# gator trout from this morn



## whm302 (Jul 29, 2012)

28 1/4" long... not sure about the weight didn't have any scales in my dads boat..  guessing around 8# from previous trout I have caught and weighed earlier this week... and best of all caught it with my dad.. biggest trout he said he ever laid eyes on.. in the top 3 biggest I have caught. Would have realeased but was hooked deep in the guts.. had one eye also.. caught in mobile, al


----------



## fishicaltherapist (Mar 9, 2013)

Nice that you did it with your Dad. Keep it going.


----------



## junkin35 (Nov 20, 2011)

Pig. Congrats Bro.
I


----------



## disporks (Jan 19, 2011)

That's a nice trout but definitely not an 8, probably mid 7 at most. Nice Job!


----------



## RedAnt78 (Sep 20, 2012)

7 or 8 either way its a nice trout! Good job and better that you got it while fishin with your dad!


----------



## hferrell87 (Jan 28, 2013)

Nice gator trout! Bet that put up a good fight! Congrats


----------



## whm302 (Jul 29, 2012)

actually not at all.. it hit literally 5' from the boat, came up shaking its head right into the net.. never really every got tight on her lol


----------

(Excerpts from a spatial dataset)

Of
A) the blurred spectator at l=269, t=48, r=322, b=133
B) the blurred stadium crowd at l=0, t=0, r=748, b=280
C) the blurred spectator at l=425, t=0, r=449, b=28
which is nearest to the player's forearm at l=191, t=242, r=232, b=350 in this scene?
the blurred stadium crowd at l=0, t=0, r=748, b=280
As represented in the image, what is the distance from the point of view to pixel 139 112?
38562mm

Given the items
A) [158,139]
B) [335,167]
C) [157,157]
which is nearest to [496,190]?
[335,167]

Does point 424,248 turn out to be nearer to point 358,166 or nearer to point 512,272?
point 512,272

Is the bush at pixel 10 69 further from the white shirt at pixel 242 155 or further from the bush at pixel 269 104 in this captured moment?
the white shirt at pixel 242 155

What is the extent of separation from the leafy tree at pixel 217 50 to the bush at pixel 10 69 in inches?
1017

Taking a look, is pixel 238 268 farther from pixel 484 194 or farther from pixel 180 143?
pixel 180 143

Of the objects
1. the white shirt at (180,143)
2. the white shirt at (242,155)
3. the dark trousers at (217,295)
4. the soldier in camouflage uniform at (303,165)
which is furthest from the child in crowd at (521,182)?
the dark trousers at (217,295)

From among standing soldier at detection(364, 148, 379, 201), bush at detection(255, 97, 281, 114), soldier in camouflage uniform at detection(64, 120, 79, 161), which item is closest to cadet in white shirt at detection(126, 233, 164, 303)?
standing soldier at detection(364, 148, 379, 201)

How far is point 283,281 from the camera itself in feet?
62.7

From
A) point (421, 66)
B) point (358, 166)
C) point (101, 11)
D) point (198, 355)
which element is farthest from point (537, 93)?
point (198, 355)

## GIVEN REQUEST
Please return the passage of the trout thread from "# gator trout" up to and including "(Mar 9, 2013)", copied word for word.

## RESPONSE
# gator trout from this morn



## whm302 (Jul 29, 2012)

28 1/4" long... not sure about the weight didn't have any scales in my dads boat..  guessing around 8# from previous trout I have caught and weighed earlier this week... and best of all caught it with my dad.. biggest trout he said he ever laid eyes on.. in the top 3 biggest I have caught. Would have realeased but was hooked deep in the guts.. had one eye also.. caught in mobile, al


----------



## fishicaltherapist (Mar 9, 2013)